Endoplasmic Reticulum Stress in Chemotherapy-Induced Peripheral Neuropathy: Emerging Role of Phytochemicals

Abstract

Chemotherapy-induced peripheral neuropathy (CIPN) is a significant dose-limiting long-term sequela in cancer patients undergoing treatment, often leading to discontinuation of treatment. No established therapy exists to prevent and/or ameliorate CIPN. Reactive oxygen species (ROS) and mitochondrial dysregulation have been proposed to underlie the pathobiology of CIPN. However, interventions to prevent and treat CIPN are largely ineffective. Additional factors and mechanism-based targets need to be identified to develop novel strategies to target CIPN. The role of oxidative stress appears to be central, but the contribution of endoplasmic reticulum (ER) stress remains under-examined in the pathobiology of CIPN. This review describes the significance of ER stress and its contribution to CIPN, the protective role of herbal agents in countering ER stress in nervous system-associated disorders, and their possible repurposing for preventing CIPN.

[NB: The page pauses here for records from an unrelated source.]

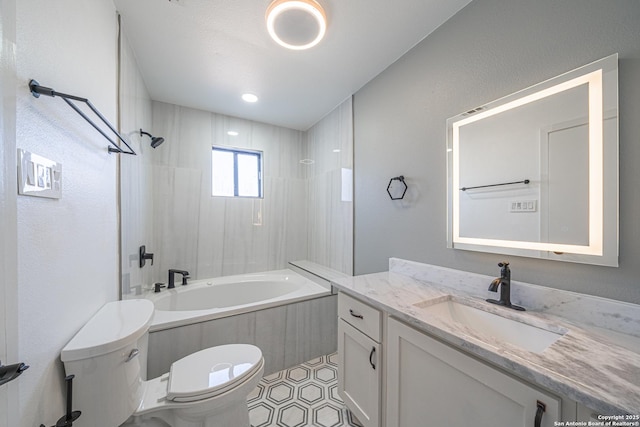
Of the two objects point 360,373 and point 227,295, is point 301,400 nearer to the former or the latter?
point 360,373

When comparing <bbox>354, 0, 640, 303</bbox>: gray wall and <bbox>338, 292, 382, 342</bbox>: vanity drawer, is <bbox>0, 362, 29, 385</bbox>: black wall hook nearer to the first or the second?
<bbox>338, 292, 382, 342</bbox>: vanity drawer

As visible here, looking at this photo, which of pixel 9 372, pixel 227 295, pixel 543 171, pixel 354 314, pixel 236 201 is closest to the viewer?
pixel 9 372

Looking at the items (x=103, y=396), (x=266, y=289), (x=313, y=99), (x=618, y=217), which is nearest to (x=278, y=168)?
(x=313, y=99)

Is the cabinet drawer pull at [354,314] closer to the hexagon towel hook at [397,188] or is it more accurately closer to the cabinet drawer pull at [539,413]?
the cabinet drawer pull at [539,413]

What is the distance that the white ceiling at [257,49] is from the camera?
A: 132cm

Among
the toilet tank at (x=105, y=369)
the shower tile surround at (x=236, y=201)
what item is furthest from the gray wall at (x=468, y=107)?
the toilet tank at (x=105, y=369)

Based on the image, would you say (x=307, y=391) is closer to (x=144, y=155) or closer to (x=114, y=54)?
(x=144, y=155)

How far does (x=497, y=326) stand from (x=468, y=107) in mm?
1160

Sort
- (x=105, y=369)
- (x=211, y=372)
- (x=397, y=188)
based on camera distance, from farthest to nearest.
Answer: (x=397, y=188) → (x=211, y=372) → (x=105, y=369)

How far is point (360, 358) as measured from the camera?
126 centimetres

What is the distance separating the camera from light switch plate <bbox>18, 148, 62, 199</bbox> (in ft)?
2.01

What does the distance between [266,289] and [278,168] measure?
156cm

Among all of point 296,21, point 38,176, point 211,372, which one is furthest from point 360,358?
point 296,21

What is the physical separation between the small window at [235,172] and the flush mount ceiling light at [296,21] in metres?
1.71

Keywords: cancer; chemotherapy; endoplasmic reticulum stress; neuropathy; oxidative stress; pain; phytochemicals.

Figure 1

Endoplasmic reticulum stress contributes to chemotherapy-induced peripheral neuropathy. Normal functions of ER include protein synthesis, maturation, and the folding of proteins and transport. Disturbance of these functions by chemotherapy may induce ER stress to kill tumor cells, resulting in the accumulation of misfolded proteins. ER stress leads to the activation of unfolded protein response (UPR) via UPR sensors: ATF6α, IRE1α, and PERK. This further activates signaling pathways as adaptive response to reduce the protein misfolding. The UPR enhances the ER capacity for protein folding and modification, attenuates global mRNA translation, and disposes misfolded proteins by ER-associated protein degradation (ERAD) and autophagy. If ER stress persists, the UPR triggers cell death. ROS are generated as a byproduct of oxidative protein folding catalyzed by ER oxidoreductases, including protein disulfide isomerases (PDI). Accumulated misfolded proteins increase the protein-folding load and consume the antioxidant reserve in the cell. Mitochondrial ROS are generated by calcium-enhanced ER release. Elevated Ca²⁺ levels in the mitochondria cause the release of cytochrome c and subsequently trigger death signals via caspase activation. Together, these processes may cause neural injury, leading to neuropathic symptoms of chemotherapy. Abbreviations: ATF6α: activating transcription factor 6α, Ca²⁺: calcium ion, ER: endoplasmic reticulum. ERAD: ER-associated protein degradation IRE1α: inositol requiring enzyme 1α, MPs: misfolded protein, PDI: protein disulfide isomerases PERK: protein kinase RNA-activated-like ER kinase ROS: Reactive Oxygen Species, UP: unfolded protein, UPR: unfolded protein response.